• **Problem to solve**
Copy down the lines starting with the one that contains "Cozy Christmas Decor Inspo" and going on through the one that contains "Captain Ollie Mama", word for word.

• **Dataset content**
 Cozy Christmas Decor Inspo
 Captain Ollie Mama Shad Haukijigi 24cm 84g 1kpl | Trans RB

==

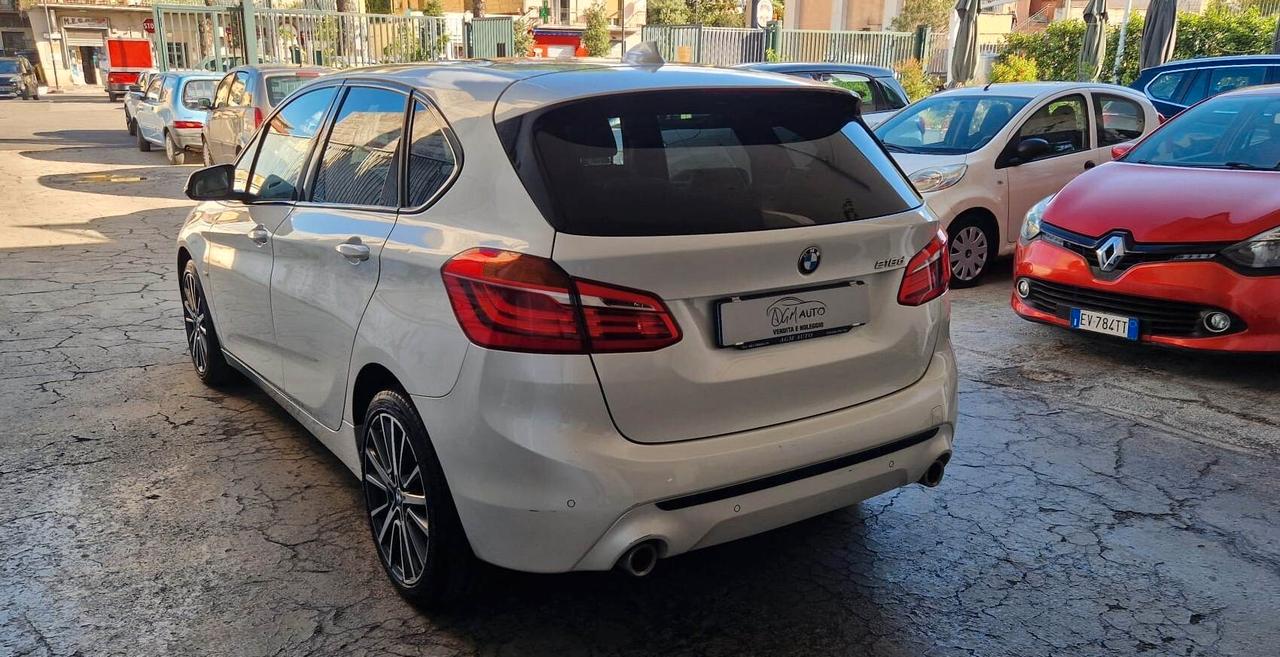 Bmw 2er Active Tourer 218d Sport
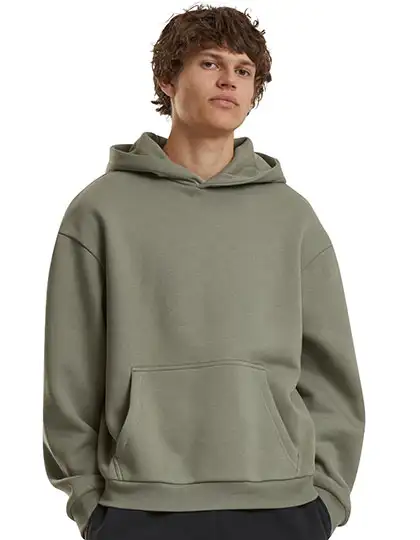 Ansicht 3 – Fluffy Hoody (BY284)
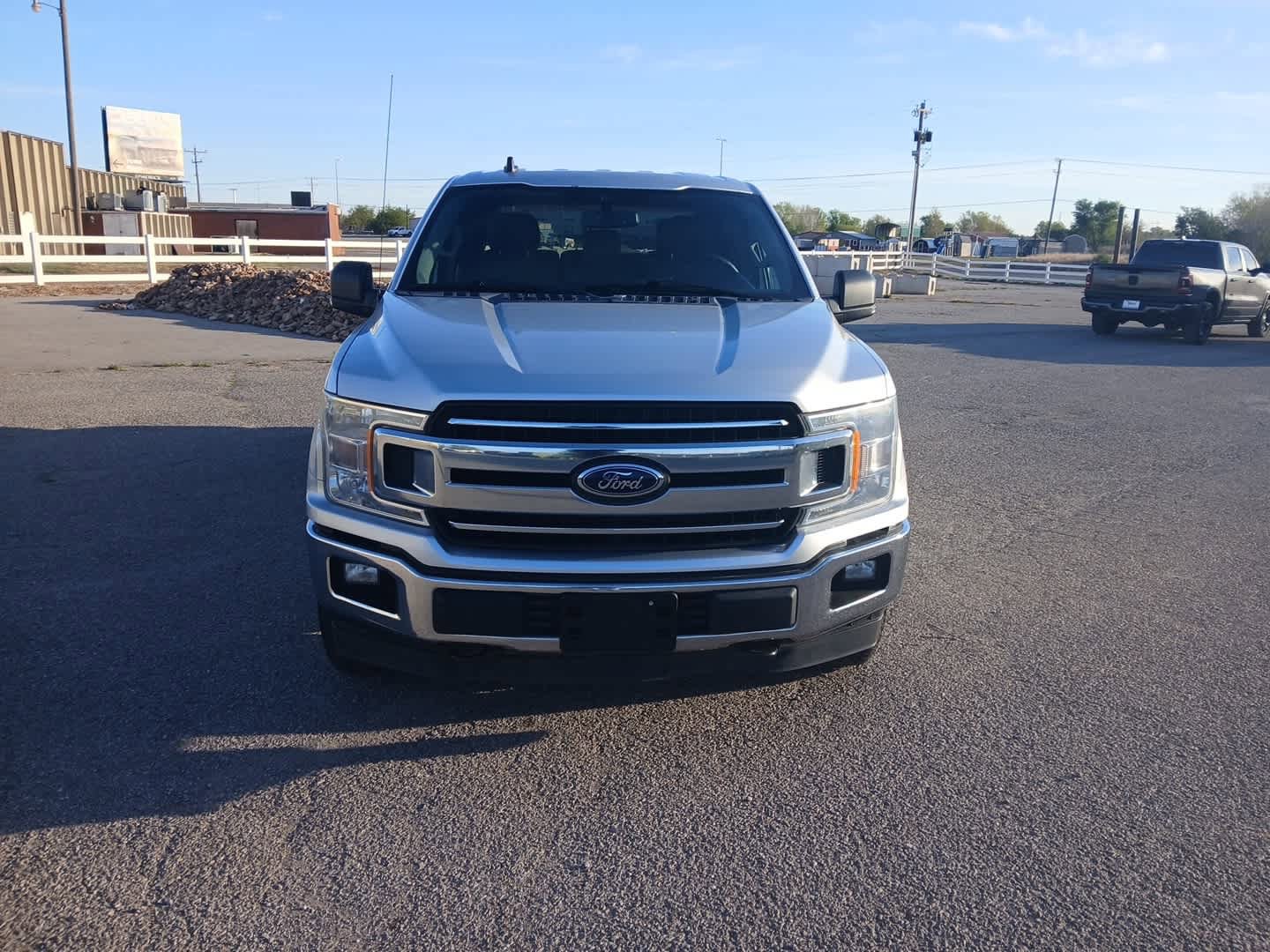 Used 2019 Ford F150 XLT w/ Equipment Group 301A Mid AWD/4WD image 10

...

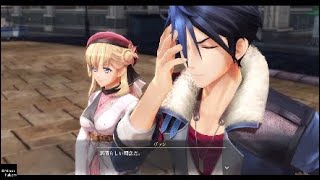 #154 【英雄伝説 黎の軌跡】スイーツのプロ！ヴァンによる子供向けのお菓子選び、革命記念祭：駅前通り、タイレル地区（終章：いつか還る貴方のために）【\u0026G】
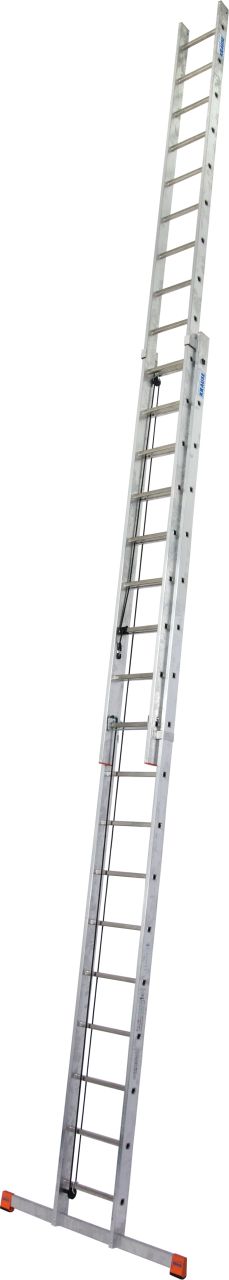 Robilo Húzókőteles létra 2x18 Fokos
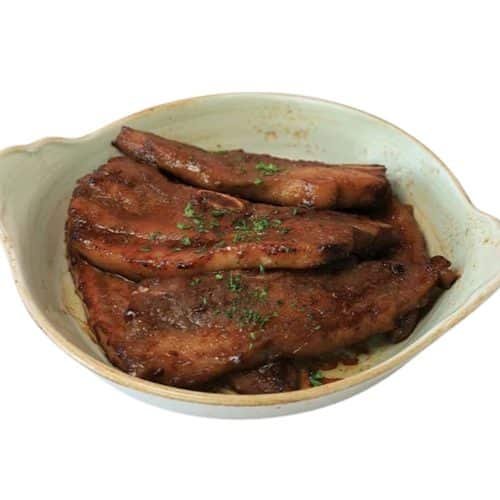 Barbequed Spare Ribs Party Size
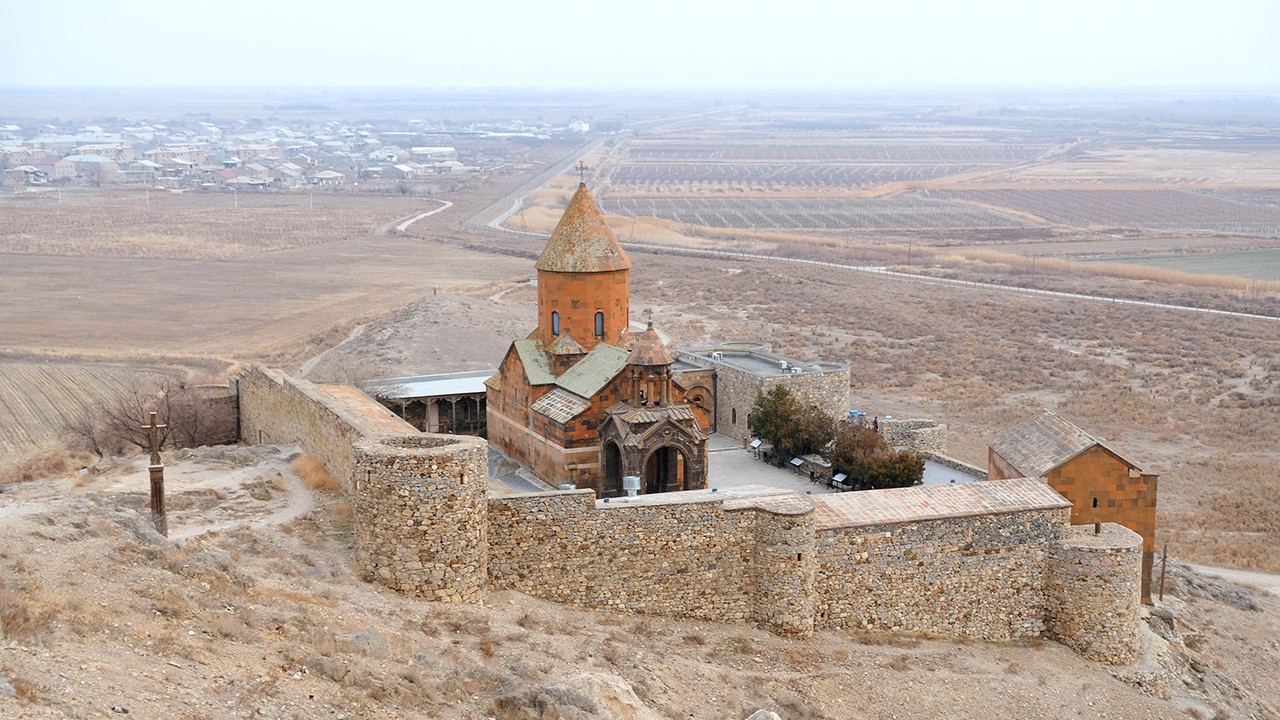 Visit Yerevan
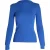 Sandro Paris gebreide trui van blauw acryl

• **Your response**
 Cozy Christmas Decor Inspo
 Captain Ollie Mama Shad Haukijigi 24cm 84g 1kpl | Trans RB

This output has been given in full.